The deadly virus has killed more than 4,900 people and infected over 13,000 people globally. Some people who are affected with this deadly virus die quickly whereas; others recover from the disease.
The varying symptoms of Ebola have confused the doctors. Researchers have now discovered that genetics is playing an important part in the severity of the virus. Researcher from the University of Washington in the US infected mice with the Ebola strain to study the effect of the virus. The researchers observed that there was a huge difference in the symptoms that appeared in mice. Some displayed full-blown symptoms and others appeared resistant to it.

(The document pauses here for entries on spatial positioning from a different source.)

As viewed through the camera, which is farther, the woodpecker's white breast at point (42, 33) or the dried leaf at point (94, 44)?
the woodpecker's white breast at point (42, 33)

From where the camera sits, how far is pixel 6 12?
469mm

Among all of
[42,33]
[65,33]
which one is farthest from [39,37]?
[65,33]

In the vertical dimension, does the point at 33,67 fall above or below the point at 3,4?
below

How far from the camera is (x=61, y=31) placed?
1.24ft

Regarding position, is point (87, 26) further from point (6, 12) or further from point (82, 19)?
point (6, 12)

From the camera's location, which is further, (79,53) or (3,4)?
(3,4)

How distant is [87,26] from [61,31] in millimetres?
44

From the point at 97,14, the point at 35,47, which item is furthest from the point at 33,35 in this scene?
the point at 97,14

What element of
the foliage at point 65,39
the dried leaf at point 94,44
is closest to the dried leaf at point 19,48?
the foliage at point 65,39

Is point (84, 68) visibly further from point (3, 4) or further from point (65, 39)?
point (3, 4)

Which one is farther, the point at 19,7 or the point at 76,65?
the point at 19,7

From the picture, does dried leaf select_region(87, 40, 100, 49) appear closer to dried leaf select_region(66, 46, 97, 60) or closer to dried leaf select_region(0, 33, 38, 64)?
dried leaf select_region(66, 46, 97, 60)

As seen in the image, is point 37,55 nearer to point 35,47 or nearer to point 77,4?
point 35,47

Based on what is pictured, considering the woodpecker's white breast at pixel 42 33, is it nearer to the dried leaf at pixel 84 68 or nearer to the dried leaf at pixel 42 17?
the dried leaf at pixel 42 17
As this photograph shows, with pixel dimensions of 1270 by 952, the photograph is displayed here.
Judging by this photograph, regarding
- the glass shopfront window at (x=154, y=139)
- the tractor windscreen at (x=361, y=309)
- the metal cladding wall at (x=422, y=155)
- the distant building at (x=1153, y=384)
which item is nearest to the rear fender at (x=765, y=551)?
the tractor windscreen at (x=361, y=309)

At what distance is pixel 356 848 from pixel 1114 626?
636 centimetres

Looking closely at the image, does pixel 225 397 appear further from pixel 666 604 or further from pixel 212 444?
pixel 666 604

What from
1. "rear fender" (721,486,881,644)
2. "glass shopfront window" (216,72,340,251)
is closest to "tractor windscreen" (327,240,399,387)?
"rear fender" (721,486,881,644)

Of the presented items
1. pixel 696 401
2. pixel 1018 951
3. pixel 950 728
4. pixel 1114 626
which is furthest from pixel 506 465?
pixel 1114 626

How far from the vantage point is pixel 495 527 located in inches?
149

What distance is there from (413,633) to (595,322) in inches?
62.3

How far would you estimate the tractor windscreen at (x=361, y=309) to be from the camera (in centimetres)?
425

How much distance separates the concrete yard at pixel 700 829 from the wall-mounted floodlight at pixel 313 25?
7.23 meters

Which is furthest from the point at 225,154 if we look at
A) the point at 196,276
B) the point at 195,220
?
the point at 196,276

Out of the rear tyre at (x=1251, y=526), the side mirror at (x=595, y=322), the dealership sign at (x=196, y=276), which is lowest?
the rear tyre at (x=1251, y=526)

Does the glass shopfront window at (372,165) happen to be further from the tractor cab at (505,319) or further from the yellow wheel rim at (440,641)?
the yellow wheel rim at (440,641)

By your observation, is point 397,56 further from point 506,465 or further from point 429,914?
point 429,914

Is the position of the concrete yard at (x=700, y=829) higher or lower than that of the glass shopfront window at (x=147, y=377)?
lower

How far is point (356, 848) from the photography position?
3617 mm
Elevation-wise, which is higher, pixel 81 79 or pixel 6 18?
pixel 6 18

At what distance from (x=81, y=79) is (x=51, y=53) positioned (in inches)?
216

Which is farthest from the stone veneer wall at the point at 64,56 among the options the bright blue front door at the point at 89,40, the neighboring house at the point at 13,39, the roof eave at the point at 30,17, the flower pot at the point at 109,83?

The observed differences were caused by their genetic make-up, which has a major role in activating immune system and repairing blood vessel damage. The report published showed that 70 percent of mice showed severe symptoms and more than half of this group died of liver and blood problems, similar to hemorrhages seen in humans with the same disease.
The researchers found that mice that died of the disease had low activity of two genes that resulted in leaking their blood vessels causing white blood cell to stream out. This caused malfunctioning of the cells and led to death. They also observed that although mice started losing weight in first few days but 19 percent recovered. The mice that fully recovered showed increased activity in two identified genes that repaired their blood vessel damage.
According to Angela Rasmussen, virologist and co-author of the study, the results concluded that the genetic background of an individual who is infected plays an important role in determining the severity of the disease. The results also indicated that the reaction displayed by mice to the virus was different than that to the humans. This suggests that the disease may also have a different reaction to individuals depending upon their genes.
While the study indicated the important role that genes play in determining the severity of the disease, they also mentioned the environmental factors that have a significant role in the virus’ effect on humans including quality of care and their health prior to infection. They also said that the findings cannot be applied to humans directly unlike lab mice, because humans have a large variety of genetic combination.
The team is now making progress in the study of the disease and investigating the genes to determine susceptibility of the virus in mice to compare the results with that of humans.